Validity criteria fulfilled:

yes

Conclusions:

The rate of hydrolysis was determined at pH 4, 7 and 9 and the half-lives at 25 °C were in the range between 5.8 days (pH 9) and higher than one year (pH 4, 7). Thus, Fluocortolon-21-Valerat is considered to be stable at pH 4 and 7 at 25 °C.

Executive summary:

The rate of hydrolysis in aqueous solutions buffered to pH values of 4, 7 and 9 was studied following the EU Guideline C.7. Since the hydrolytic behaviour of the test substance was unknown, the preliminary test defined by the guideline (incubation at 50 ± 0.1 °C) was performed at pH 4, 7 and 9 to assess whether more than 50 % of the test substance are degraded within 2.4 hours at 50 °C (corr. to a half-life of less than 24 hours at 25 °C) or if the test substance can be considered hydrolytically stable (less than 10 % hydrolytic degradation within 5 days at 50 °C corresponding to t½ > 1 year at 25 °C). Since more than 10 % of the test substance were degraded at pH 7 and 9 within 5 days at 50 ± 0.1 °C, additional hydrolysis experiments were conducted at pH 7, 80 °C and at pH 9, 60 °C. Half-lives at 25 °C were in the range between 5.8 days (pH 9) and higher than one year (pH 4, 7). Thus, Fluocortolon-21-Valerat is considered to be stable at pH 4 and 7 at 25 °C.

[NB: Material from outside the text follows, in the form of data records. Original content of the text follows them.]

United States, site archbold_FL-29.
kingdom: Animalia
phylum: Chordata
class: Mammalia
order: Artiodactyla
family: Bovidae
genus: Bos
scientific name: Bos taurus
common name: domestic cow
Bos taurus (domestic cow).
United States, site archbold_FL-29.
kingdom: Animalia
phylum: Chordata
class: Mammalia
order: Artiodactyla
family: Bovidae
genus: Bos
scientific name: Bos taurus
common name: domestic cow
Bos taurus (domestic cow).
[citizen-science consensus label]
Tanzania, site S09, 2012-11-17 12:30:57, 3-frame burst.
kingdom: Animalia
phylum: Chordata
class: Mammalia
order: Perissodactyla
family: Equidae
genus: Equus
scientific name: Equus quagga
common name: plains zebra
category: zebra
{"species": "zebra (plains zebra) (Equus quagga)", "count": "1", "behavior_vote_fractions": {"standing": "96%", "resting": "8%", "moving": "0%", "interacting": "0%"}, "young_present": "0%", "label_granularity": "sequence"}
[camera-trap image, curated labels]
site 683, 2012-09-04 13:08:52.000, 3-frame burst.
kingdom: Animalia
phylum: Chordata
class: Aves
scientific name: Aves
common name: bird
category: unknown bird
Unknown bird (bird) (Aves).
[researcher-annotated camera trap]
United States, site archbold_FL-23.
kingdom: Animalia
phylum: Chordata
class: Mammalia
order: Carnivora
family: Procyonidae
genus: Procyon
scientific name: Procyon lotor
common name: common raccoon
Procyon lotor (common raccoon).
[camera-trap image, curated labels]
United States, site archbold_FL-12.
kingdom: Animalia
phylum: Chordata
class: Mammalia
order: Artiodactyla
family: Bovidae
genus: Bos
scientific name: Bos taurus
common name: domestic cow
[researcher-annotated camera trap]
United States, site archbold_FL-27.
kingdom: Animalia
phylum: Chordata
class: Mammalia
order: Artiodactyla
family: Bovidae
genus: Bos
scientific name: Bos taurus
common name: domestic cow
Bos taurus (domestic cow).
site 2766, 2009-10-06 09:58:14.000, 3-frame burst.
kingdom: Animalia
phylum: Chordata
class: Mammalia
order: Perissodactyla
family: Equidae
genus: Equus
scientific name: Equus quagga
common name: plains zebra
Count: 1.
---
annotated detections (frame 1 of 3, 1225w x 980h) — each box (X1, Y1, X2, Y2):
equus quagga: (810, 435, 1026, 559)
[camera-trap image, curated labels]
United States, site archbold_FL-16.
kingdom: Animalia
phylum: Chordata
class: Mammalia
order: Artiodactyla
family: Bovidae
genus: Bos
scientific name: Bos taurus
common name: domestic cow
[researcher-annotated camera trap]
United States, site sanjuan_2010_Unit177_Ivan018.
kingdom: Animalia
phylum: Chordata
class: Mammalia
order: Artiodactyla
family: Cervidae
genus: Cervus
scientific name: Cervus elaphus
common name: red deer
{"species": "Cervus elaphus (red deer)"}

The hydrolysis rates increased with pH, indicating a base-catalized ester hydrolysis resulting in the products Fluocortolone and valeric acid.

Description of key information

According to EC guideline C.7 the rate of hydrolysis of Fluocortolon-21-Valerat was determined at pH 4, 7 and 9 and the half-lives at 25 °C were in the range between 5.8 days (pH 9) and higher than one year (pH 4 and 7). Thus, Fluocortolon-21-Valerat is considered to be stable at pH 4 and 7, 25 °C.

Key value for chemical safety assessment

Half-life for hydrolysis:

1 yr

at the temperature of:

25 °C

Additional information

"Should read: > 1 yr at pH 7"

 

The hydrolysis rates increased with pH, indicating a base-catalized ester hydrolysis resulting in the products Fluocortolone and valeric acid.